--- BEGIN AVAILABLE DATA ---

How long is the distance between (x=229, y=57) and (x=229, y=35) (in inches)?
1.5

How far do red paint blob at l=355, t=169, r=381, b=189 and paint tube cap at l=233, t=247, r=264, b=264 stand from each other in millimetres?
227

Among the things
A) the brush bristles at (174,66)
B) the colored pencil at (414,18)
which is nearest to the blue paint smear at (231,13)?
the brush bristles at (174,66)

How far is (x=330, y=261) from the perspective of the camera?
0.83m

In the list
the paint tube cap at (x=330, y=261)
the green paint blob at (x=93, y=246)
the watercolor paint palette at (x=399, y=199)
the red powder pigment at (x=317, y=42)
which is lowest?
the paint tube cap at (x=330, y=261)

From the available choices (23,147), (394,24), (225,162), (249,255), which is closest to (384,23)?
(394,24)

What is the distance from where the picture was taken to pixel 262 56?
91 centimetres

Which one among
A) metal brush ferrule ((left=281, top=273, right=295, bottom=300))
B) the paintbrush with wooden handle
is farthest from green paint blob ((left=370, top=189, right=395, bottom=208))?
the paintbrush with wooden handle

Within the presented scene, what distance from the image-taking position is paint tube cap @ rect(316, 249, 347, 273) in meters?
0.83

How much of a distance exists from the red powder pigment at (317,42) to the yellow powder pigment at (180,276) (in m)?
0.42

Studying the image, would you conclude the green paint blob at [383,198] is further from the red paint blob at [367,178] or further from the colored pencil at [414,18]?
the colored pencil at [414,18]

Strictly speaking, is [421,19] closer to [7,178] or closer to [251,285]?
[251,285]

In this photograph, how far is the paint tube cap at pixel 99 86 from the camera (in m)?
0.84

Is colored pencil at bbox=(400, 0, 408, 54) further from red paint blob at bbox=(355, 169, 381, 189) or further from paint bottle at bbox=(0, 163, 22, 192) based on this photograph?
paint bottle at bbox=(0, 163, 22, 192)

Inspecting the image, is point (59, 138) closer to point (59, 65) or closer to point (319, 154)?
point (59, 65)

--- END AVAILABLE DATA ---

▸ TASK DESCRIPTION
Arrange every line of the items above as a JSON list of strings, one string per line, with blank lines left out.

▸ RESULT BELOW
[
  "How long is the distance between (x=229, y=57) and (x=229, y=35) (in inches)?",
  "1.5",
  "How far do red paint blob at l=355, t=169, r=381, b=189 and paint tube cap at l=233, t=247, r=264, b=264 stand from each other in millimetres?",
  "227",
  "Among the things",
  "A) the brush bristles at (174,66)",
  "B) the colored pencil at (414,18)",
  "which is nearest to the blue paint smear at (231,13)?",
  "the brush bristles at (174,66)",
  "How far is (x=330, y=261) from the perspective of the camera?",
  "0.83m",
  "In the list",
  "the paint tube cap at (x=330, y=261)",
  "the green paint blob at (x=93, y=246)",
  "the watercolor paint palette at (x=399, y=199)",
  "the red powder pigment at (x=317, y=42)",
  "which is lowest?",
  "the paint tube cap at (x=330, y=261)",
  "From the available choices (23,147), (394,24), (225,162), (249,255), which is closest to (384,23)?",
  "(394,24)",
  "What is the distance from where the picture was taken to pixel 262 56?",
  "91 centimetres",
  "Which one among",
  "A) metal brush ferrule ((left=281, top=273, right=295, bottom=300))",
  "B) the paintbrush with wooden handle",
  "is farthest from green paint blob ((left=370, top=189, right=395, bottom=208))?",
  "the paintbrush with wooden handle",
  "Within the presented scene, what distance from the image-taking position is paint tube cap @ rect(316, 249, 347, 273) in meters?",
  "0.83",
  "How much of a distance exists from the red powder pigment at (317,42) to the yellow powder pigment at (180,276) (in m)?",
  "0.42",
  "Studying the image, would you conclude the green paint blob at [383,198] is further from the red paint blob at [367,178] or further from the colored pencil at [414,18]?",
  "the colored pencil at [414,18]",
  "Strictly speaking, is [421,19] closer to [7,178] or closer to [251,285]?",
  "[251,285]",
  "In this photograph, how far is the paint tube cap at pixel 99 86 from the camera (in m)?",
  "0.84",
  "Is colored pencil at bbox=(400, 0, 408, 54) further from red paint blob at bbox=(355, 169, 381, 189) or further from paint bottle at bbox=(0, 163, 22, 192) based on this photograph?",
  "paint bottle at bbox=(0, 163, 22, 192)",
  "Inspecting the image, is point (59, 138) closer to point (59, 65) or closer to point (319, 154)?",
  "point (59, 65)"
]